(Article)
*-*-*

8.3. 2D FIR Coefficient Specification
The 2D FIR Filter IP core requires a fixed point type to be defined for the coefficients. The user-entered coefficients (shown as white boxes in the parameter editor) are rounded to fit in the chosen coefficient fixed point type (shown as purple boxes in the parameter editor).
- In run-time editable coefficient mode, you must enter the desired
coefficient values through an Avalon-MM control slave interface at run time, and the
coefficient values may be updated as often as once per frame. Note: In this mode, the coefficient values will all revert to 0 after every reset, so coefficients must be initialized at least once on start-up.
- To keep the register map as small as possible and to reduce complexity in the hardware, the number of coefficients that are edited at run time is reduced when any of the symmetric modes is enabled.
- If there are T unique coefficient values after symmetry is considered then the register map will contain T addresses into which coefficients should be written, starting at address 7 and finishing at T+ 6.
- Coefficient index 0 (as described in the symmetry section) should be written to address 7 with each successively indexed coefficient written at each following address. The updated coefficient set does not take effect until you issue a write to address 6 - any value may be written to address 6, it is just the action of the write that forces the commit.
- The new coefficient set will then take effect on the next frame after the write to address 6 Note that the coefficient values written to the register map must be in pre-quantized form as the hardware cost to implement quantization on floating point values would be prohibitive.
Coefficient Mode | Description |
---|---|
Fixed Coefficient |
|
Run-time Editable Coefficient |
|
8.4. 2D FIR Filter Symmetry
The 2D FIR IP core supports symmetry modes for coefficient data.
- No symmetry
- Horizontal symmetry
- Vertical symmetry
- Horizontal and vertical symmetry
- Diagonal symmetry
8.4.1. No Symmetry
There are no axes of symmetry in the 2D coefficient array.
The number of horizontal taps (N) and the number of vertical taps (M) may both be even or odd numbers.
If run-time control of the coefficient data is enabled, the register map will include N×M addresses to allow the value of each coefficient to be updated individually. The coefficients are indexed within the register map in raster scan order.
8.4.2. Horizontal Symmetry
There is 1 axis of symmetry across a vertical line through the center tap in the 2D coefficient array.
In this case, the number of vertical taps (M) may be even or odd, but the number of horizontal taps (N) must be even. With horizontal symmetry enabled, there are only ((N+1)/2)×M unique coefficient values, with the remaining values in the array being mirrored duplicates.

*-*-*

(Dataset records)
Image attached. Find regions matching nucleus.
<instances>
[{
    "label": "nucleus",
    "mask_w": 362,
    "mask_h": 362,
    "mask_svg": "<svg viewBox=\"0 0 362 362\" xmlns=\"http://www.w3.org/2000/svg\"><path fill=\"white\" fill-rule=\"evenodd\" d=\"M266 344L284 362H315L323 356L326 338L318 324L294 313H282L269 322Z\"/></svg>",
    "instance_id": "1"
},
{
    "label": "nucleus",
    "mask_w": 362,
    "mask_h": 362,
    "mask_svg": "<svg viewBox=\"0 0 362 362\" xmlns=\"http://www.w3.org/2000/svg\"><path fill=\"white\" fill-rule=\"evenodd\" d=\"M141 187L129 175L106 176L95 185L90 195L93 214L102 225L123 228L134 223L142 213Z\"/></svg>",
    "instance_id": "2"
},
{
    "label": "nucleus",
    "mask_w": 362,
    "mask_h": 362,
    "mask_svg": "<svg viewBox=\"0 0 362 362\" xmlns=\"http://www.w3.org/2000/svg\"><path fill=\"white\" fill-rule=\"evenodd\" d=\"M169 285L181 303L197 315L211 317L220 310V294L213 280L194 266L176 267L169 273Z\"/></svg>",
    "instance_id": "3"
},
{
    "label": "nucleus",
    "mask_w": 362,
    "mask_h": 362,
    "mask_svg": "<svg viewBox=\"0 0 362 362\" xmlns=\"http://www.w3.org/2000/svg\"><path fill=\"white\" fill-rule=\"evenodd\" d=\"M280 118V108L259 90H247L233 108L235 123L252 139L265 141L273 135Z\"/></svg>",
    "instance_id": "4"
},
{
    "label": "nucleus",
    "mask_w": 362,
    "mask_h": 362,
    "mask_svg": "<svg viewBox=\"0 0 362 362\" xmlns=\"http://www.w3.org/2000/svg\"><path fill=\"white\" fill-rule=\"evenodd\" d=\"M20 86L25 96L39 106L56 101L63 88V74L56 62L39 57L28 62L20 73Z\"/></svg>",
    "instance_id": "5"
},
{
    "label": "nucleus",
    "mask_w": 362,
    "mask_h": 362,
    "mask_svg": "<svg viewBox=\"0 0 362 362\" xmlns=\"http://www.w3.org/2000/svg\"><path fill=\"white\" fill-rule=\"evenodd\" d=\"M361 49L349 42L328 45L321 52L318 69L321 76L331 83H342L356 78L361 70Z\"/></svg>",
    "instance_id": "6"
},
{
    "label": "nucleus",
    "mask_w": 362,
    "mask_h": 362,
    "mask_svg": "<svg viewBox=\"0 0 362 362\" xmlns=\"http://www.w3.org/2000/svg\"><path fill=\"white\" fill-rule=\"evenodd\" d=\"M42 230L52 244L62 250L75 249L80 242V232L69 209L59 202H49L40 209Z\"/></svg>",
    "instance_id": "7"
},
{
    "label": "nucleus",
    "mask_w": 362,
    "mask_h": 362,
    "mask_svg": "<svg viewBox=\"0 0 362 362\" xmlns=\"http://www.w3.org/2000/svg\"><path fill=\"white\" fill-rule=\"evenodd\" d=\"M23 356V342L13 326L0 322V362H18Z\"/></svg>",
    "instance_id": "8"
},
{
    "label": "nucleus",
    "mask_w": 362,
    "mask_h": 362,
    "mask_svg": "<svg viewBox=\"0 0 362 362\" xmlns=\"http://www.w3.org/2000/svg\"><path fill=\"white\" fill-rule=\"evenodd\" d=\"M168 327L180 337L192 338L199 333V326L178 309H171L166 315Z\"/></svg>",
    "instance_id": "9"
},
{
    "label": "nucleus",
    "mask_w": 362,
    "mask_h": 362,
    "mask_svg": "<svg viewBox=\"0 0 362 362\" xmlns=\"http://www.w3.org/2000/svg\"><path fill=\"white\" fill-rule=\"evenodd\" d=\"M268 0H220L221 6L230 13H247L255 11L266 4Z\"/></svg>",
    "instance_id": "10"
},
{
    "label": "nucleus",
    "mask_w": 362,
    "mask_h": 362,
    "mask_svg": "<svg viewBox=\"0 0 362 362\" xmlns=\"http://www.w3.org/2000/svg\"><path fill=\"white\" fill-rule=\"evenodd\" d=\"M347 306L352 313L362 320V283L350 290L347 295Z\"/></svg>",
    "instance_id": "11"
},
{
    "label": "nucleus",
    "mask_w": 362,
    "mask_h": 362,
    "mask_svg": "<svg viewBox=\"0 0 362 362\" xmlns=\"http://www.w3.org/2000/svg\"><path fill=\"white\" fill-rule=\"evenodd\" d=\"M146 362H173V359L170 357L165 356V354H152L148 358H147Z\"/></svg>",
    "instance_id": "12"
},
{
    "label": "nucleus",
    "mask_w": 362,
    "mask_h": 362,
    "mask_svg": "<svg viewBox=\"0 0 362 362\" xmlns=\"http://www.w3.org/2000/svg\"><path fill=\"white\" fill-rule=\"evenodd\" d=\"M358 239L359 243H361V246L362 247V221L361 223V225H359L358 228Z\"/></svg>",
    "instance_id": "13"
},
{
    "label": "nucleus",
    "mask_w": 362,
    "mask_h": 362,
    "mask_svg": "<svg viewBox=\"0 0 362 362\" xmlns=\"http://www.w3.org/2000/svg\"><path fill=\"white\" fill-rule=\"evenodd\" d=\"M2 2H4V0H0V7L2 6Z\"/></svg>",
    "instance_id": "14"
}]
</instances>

*-*-*

(Jobs)
• a. Output the passage from the FIR filter text that begins at the words "If run-time control" and stops after "raster scan order.".
• b. Using the FIR filter text, decide whether each statement agrees with it, answering yes or no and quoting the words that settle it: (i) In run-time editable coefficient mode, the coefficients return to 0 after a reset. (ii) A write to address 7 commits the updated coefficient set. (iii) With no symmetry, the coefficients are indexed in the register map in raster scan order.
The records aren't needed for anything here.

(Solutions in order)
• a.
If run-time control of the coefficient data is enabled, the register map will include N×M addresses to allow the value of each coefficient to be updated individually. The coefficients are indexed within the register map in raster scan order.

• b.
(i) Yes: "the coefficient values will all revert to 0 after every reset"
(ii) No: "The updated coefficient set does not take effect until you issue a write to address 6"
(iii) Yes: "The coefficients are indexed within the register map in raster scan order."